When NOT to Use Bulk Processing
-------------------------------
- For small datasets (bulk adds complexity with minimal gain)
- When using triggers on the table being modified (may fire multiple times)
- When needing row-by-row precision/error control
Common Errors
-------------
- ORA-22160: Index outside bounds (accessing uninitialized collection)
- ORA-06502: PL/SQL numeric/character error (type mismatch)
- ORA-06550: Compilation issues (wrong syntax or missing declaration)
Troubleshooting Tips
--------------------
- Use DBMS_OUTPUT to debug collections.
- Validate collection counts before indexing.
- Use SQL%BULK_EXCEPTIONS for post-mortem debugging.
- Break large loops into chunks using LIMIT.
Conclusion
----------
Bulk processing is essential for high-performance PL/SQL programming. It drastically reduces context switches between SQL and PL/SQL engines, making batch operations significantly faster and more efficient.
With BULK COLLECT, you can retrieve multiple rows in a single query. Using FORALL, you can process inserts, updates, or deletes in batches. SAVE EXCEPTIONS provides robust error-handling to identify and recover from individual failures during bulk operations.
By understanding how and when to use these techniques, you can build scalable, maintainable, and performant PL/SQL applications.

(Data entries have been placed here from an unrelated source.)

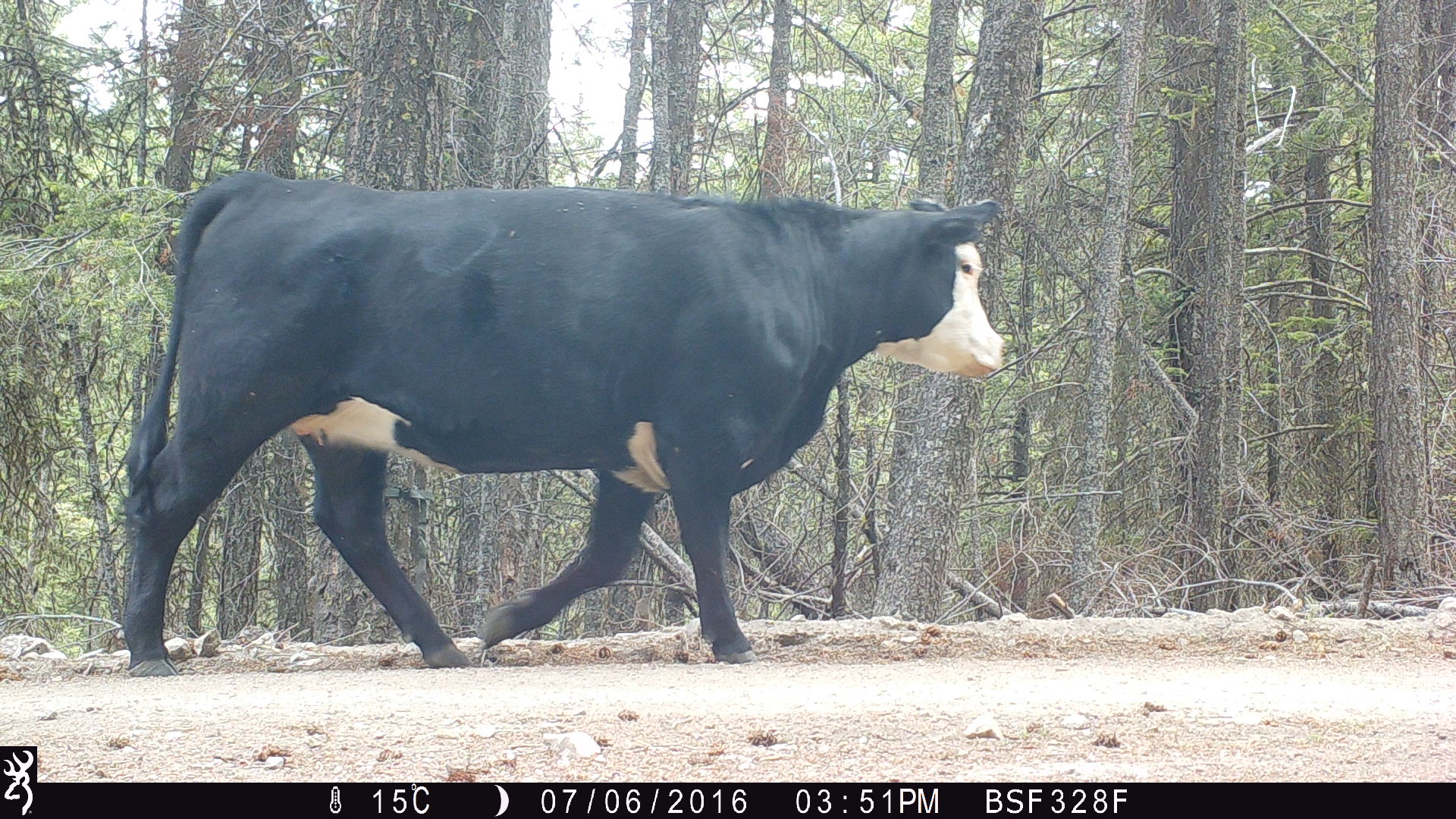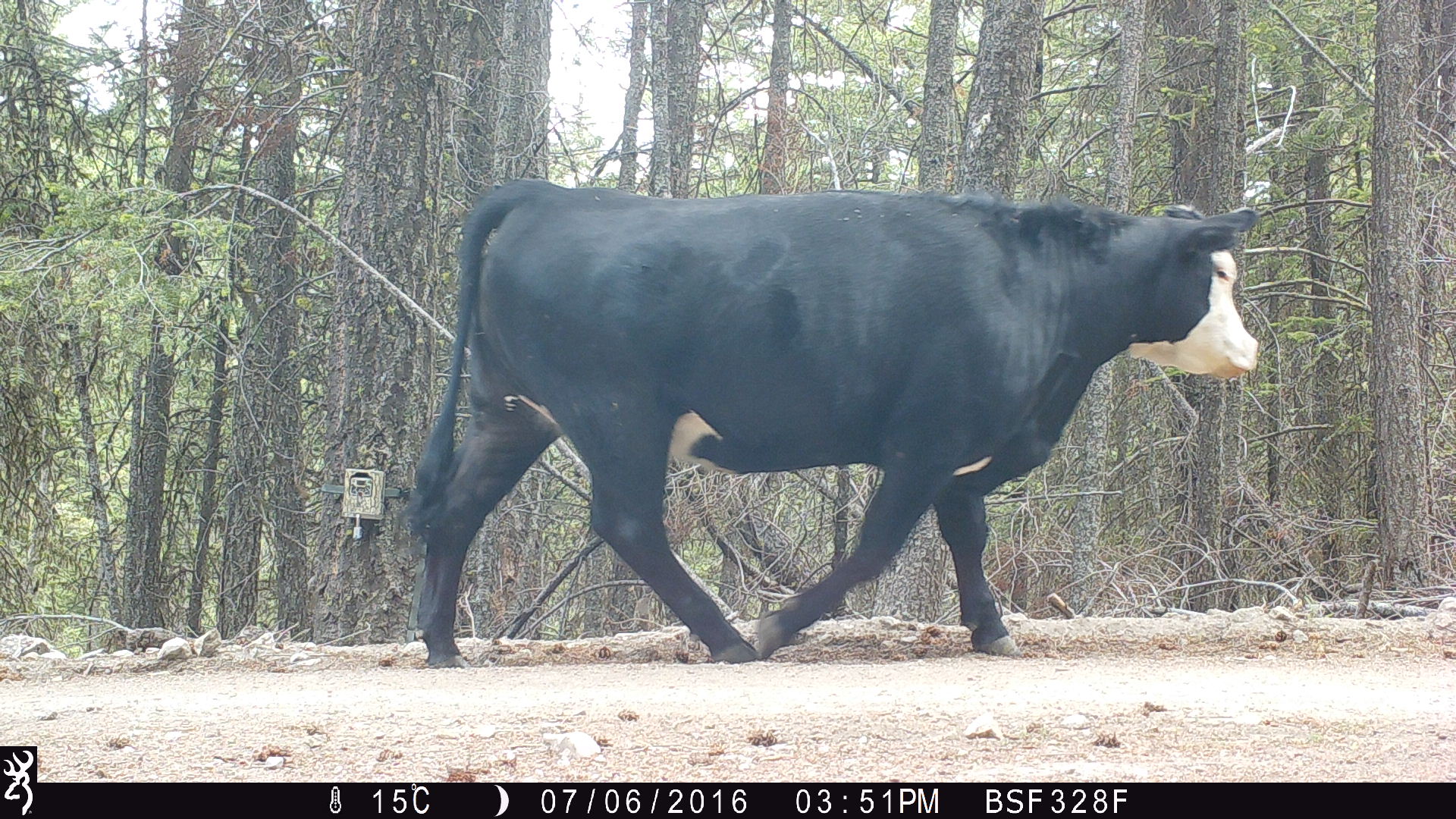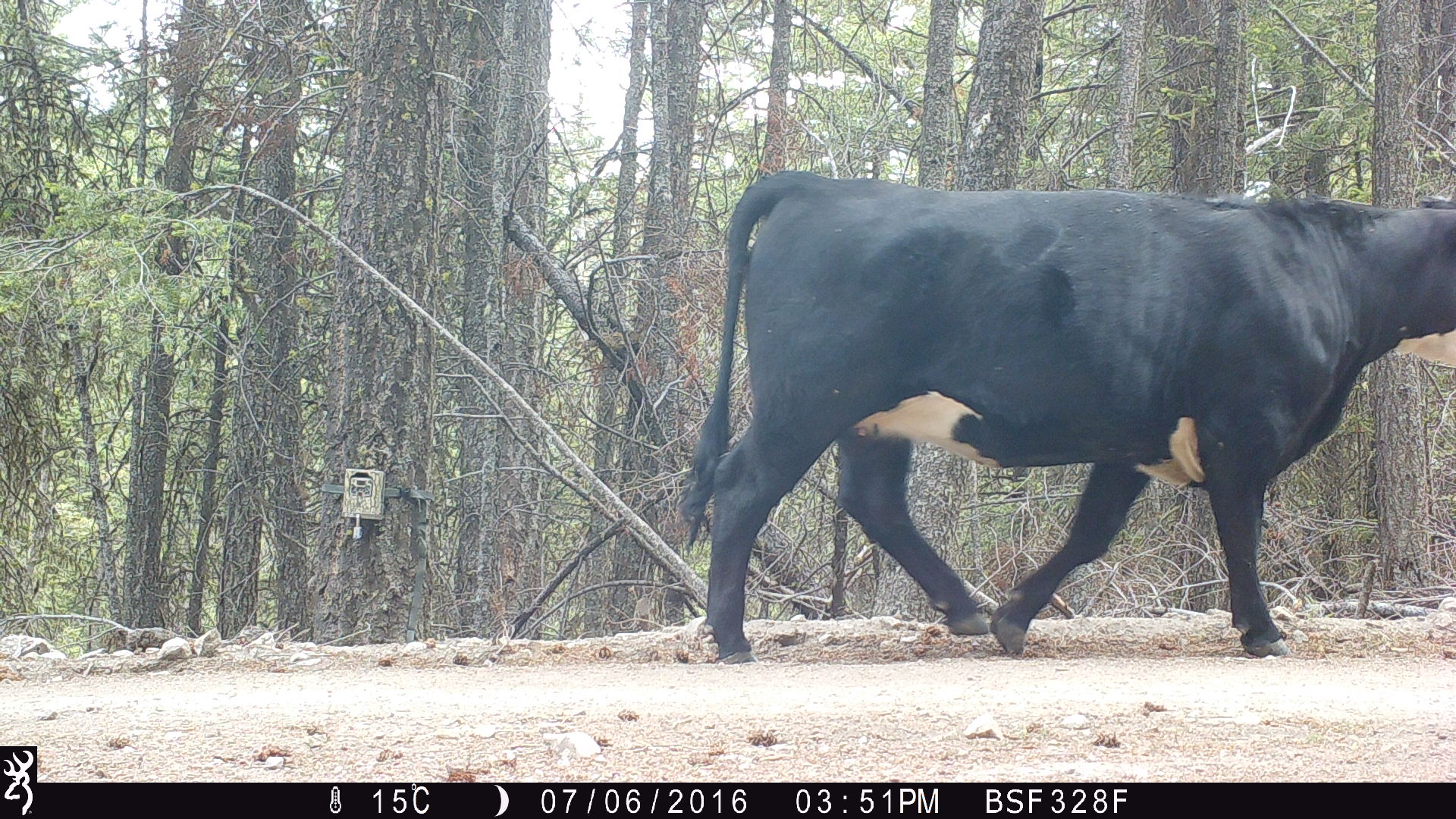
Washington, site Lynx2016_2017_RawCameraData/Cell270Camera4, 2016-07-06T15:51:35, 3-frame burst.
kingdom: Animalia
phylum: Chordata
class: Mammalia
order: Artiodactyla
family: Bovidae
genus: Bos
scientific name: Bos taurus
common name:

When working with millions of records, the difference between row-by-row and bulk processing isn't just performance—it's the difference between success and failure of your application.
Invest time in mastering bulk operations—they are a cornerstone of professional PL/SQL development in Oracle.